Suddenly I knew that to demand eternal life for the individual, even for the beloved, even for you, was childish, and a betrayal. Love was indeed the way of life; and maybe in so dark a sense, which is at present inconceivable, it presides in the very heart of the universe; but to pledge oneself to this belief would nevertheless be for me a grave betrayal of spiritual integrity. Calmly, and without dismay, even with unreasoning joy, I reminded myself that you and I, loved and loving, might well in fact be short-lived sparkles, merely, in an age-old pyrotechnic. The vastness of the physical confronted me, the boundless void and the astronomical aeons; before man; before the planets congealed; before the oldest of the stars first spangled the nebulae; before the unnumbered host of the nebulae themselves condensed from the expanding cloud of the young cosmos; back to the initial and inscrutable creative act, the atom bomb from which all sprang.

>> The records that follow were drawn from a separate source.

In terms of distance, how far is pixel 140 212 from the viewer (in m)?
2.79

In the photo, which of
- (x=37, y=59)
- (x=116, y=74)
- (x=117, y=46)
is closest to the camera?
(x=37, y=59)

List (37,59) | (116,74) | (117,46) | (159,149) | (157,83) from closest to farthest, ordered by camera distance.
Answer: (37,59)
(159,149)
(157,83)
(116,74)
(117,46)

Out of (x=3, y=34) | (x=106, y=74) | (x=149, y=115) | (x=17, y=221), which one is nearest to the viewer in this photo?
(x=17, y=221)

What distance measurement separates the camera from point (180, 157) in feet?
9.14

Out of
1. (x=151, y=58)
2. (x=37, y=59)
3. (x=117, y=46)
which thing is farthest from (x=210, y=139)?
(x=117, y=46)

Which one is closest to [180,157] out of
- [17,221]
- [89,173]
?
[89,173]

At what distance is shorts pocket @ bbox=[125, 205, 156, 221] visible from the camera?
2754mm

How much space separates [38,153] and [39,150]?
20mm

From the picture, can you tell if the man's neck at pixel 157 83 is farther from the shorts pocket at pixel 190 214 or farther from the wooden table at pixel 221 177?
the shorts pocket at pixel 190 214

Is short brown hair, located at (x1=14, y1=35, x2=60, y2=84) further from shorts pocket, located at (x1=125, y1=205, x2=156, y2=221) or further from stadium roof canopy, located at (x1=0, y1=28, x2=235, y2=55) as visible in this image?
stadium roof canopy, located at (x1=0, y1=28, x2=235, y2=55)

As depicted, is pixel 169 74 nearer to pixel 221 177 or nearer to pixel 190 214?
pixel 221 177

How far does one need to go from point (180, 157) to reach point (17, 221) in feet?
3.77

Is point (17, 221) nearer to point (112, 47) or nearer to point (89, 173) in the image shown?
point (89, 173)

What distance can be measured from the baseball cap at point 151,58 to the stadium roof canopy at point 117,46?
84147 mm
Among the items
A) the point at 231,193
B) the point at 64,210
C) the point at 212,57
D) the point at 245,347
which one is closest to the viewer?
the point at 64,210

Hugeness is in itself nothing, but it has significance. For if this little world of ours, this grain, can in its lowly way harbour the spirit, what of the whole? The hugeness of space and time did not dismay me. I accepted it with grave joy, awed less by its threat than by pregnancy.
And so, our little loving is indeed hesitantly significant; if not of the inscrutable heart of all things, at least of the splendour that the cosmos may support in countless worlds, happy and tragic.
And now I saw once more quite clearly that what matters, what finally claims allegiance is not the individual nor even mankind, but something else, which all of us together, on earth and in all worlds, imperfectly manifest. This something, I told myself, this spirit, is indeed the music of the spheres, for which we are all lowly instruments and players. Whether this music is only to be appreciated gropingly by the players themselves, or whether it is for the discerning joy of some cosmical artist, or perhaps in some incomprehensible way for the very music itself, we cannot know. Perhaps it is for nothing. On that high plane thought is impotent.
Then you and I? If the end is sleep, all's well. For we have lived. Or if in death we do indeed wake into some ampler life, to contribute further to the music, then again all's well. If we live on, it is for the music; if we die, equally it is for the music.
The rain had stopped. The trees heavily dripped. Sunshine drew from the moist ground vapours and fragrances.